Monday, Mar. 05, 1928
Red Gold
Twenty crimson-dyed wooden kegs of Siberian gold bars (U. S. casks for gold export are white) stood idle four days of last week in the vaults of the Chase National Bank and the Equitable Trust Co., Manhattan, eating up $700 a day interest at the expense of the Union of Socialist Soviet Republics, which had exported gold to the U. S. for the first time. Standing orders have outlawed Russian gold since 1920. [Only last month Secretary Frank B. Kellogg had ruled against cashing of Russian Soviet railroad bond coupons by the Chase National (TIME, Feb. 13).]

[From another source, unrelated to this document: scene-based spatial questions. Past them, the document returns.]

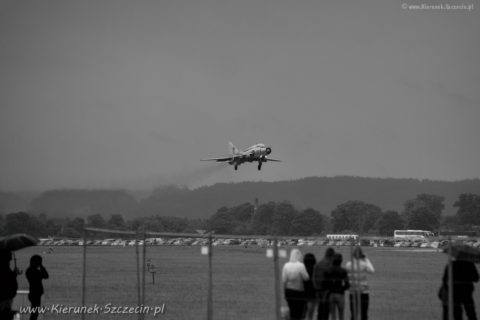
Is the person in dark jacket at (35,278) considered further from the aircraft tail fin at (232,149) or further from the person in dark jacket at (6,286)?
the aircraft tail fin at (232,149)

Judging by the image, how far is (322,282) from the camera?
22.1 metres

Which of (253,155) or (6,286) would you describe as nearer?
→ (6,286)

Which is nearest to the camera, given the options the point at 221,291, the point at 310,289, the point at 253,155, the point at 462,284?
the point at 462,284

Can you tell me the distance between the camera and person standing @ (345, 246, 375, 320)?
869 inches

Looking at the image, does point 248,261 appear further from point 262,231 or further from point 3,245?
point 262,231

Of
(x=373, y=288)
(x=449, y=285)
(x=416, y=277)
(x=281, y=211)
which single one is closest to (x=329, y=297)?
(x=449, y=285)

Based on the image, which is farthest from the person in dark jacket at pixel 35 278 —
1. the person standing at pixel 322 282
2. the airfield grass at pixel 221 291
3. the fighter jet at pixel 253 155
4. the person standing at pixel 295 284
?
the fighter jet at pixel 253 155

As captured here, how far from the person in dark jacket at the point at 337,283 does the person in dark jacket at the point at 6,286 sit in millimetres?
8109

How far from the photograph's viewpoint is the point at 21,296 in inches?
1076

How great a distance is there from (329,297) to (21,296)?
10330mm

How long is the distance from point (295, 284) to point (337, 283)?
1094mm

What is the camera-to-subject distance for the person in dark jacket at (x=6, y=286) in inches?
881

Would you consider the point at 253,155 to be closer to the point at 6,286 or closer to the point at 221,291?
the point at 221,291

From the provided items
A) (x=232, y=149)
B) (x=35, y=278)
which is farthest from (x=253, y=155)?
(x=35, y=278)
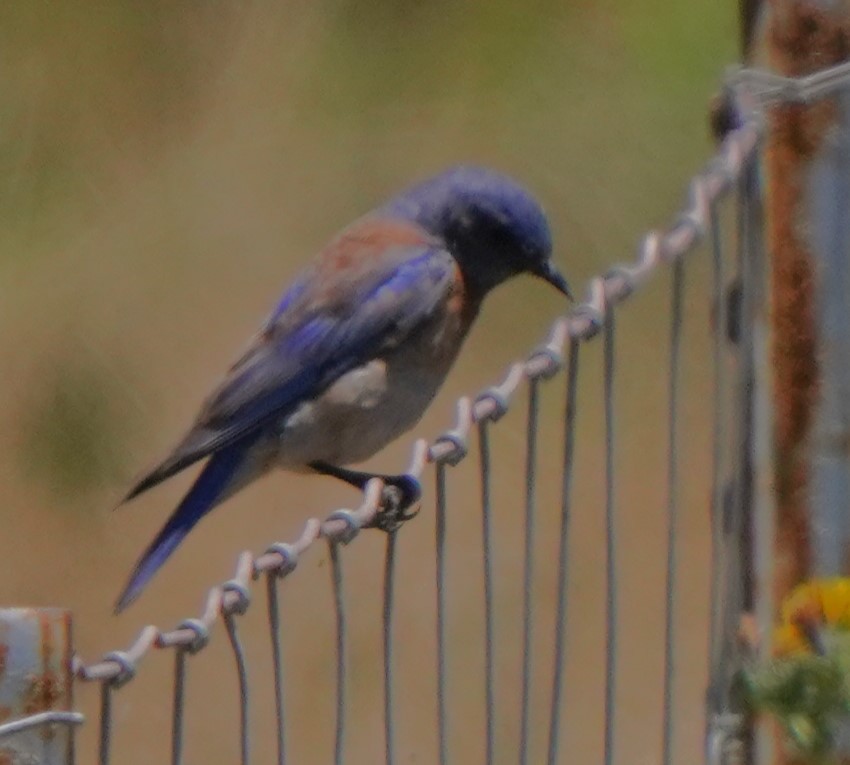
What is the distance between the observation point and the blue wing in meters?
3.50

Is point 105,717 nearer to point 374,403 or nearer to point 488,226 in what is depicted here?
point 374,403

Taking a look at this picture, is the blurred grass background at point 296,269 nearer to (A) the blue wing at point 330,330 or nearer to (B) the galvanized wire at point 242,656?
(A) the blue wing at point 330,330

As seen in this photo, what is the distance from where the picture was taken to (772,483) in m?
2.25

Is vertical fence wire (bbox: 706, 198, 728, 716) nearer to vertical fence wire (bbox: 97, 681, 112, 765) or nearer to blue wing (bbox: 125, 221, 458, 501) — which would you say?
vertical fence wire (bbox: 97, 681, 112, 765)

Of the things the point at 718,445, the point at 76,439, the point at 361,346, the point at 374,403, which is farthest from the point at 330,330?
the point at 76,439

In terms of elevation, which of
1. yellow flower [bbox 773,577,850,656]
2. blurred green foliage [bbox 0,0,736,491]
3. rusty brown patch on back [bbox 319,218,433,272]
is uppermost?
blurred green foliage [bbox 0,0,736,491]

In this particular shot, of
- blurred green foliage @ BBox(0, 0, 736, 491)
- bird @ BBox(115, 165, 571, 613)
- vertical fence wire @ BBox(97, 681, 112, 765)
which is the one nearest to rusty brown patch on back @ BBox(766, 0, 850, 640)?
vertical fence wire @ BBox(97, 681, 112, 765)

But last week President Coolidge himself ruled that Soviet gold exports to the U. S. were a result of trade between the countries, and should be received. Therefore, Secretary of the Treasury Mellon authorized the Assay office to count, test, weigh the bars, the bankers to sell the bars to the Sub-Treasury for a check in dollar denominations, the Mint to coin the bars into quarter-eagles, half-eagles, eagles, double-eagles. Assay office chemists in the annex to the Sub-Treasury building in Wall Street lit furnaces, uncorked acid bottles, adjusted exquisite balances, burned, corroded, measured, weighed bars of gold. It was standard gold. It was, in fact, new gold--from Siberian mines, which now produce $25,000,000 worth a year. U. S. trade with Russia is now larger than before the war, about $100,000,000 a year. The Soviets look the dollar in the face.